[Stored data]
☆ ☆ ☆ ☆
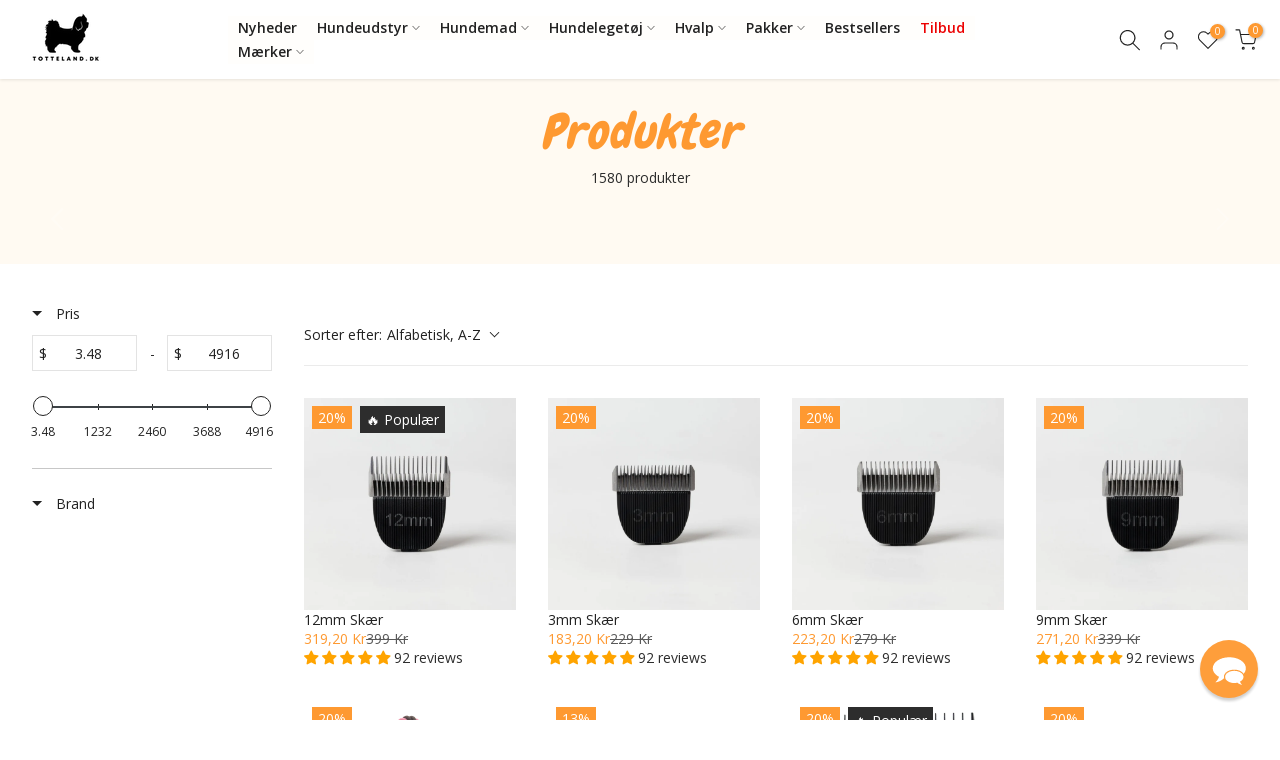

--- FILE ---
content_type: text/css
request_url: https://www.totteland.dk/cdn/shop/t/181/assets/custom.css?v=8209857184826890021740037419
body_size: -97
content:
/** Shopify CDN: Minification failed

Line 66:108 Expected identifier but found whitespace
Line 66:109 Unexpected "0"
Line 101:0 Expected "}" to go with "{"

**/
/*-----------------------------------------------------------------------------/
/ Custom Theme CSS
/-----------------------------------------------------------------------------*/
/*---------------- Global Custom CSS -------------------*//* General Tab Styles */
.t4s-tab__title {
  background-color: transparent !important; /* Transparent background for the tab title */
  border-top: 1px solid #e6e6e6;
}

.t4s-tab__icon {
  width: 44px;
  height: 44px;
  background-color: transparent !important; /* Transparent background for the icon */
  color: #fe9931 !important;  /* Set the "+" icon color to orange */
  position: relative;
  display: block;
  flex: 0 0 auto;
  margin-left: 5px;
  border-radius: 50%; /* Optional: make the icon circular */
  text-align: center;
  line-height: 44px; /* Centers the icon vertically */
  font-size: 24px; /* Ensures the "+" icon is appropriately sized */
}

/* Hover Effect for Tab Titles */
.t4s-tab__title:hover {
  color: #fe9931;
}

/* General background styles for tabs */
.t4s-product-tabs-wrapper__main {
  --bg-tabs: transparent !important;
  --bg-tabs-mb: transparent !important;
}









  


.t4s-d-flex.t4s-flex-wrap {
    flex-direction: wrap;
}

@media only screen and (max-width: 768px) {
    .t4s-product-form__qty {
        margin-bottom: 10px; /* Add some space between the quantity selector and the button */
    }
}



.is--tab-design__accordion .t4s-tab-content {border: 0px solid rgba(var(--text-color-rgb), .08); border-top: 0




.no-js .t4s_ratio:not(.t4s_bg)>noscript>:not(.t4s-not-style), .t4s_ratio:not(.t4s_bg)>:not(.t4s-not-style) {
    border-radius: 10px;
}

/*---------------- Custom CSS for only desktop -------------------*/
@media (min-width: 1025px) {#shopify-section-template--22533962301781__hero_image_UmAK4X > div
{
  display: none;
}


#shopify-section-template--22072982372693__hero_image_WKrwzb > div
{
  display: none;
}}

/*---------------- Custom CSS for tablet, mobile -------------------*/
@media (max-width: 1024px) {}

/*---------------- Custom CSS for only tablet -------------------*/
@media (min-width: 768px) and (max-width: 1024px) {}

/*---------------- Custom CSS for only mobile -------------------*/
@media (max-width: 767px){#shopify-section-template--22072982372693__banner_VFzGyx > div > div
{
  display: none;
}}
☆ ☆ ☆ ☆
-- THE TASK --
Pull every line containing the string "product" out of the data above and copy it.

-- TASK RESULT --
.t4s-product-tabs-wrapper__main {
    .t4s-product-form__qty {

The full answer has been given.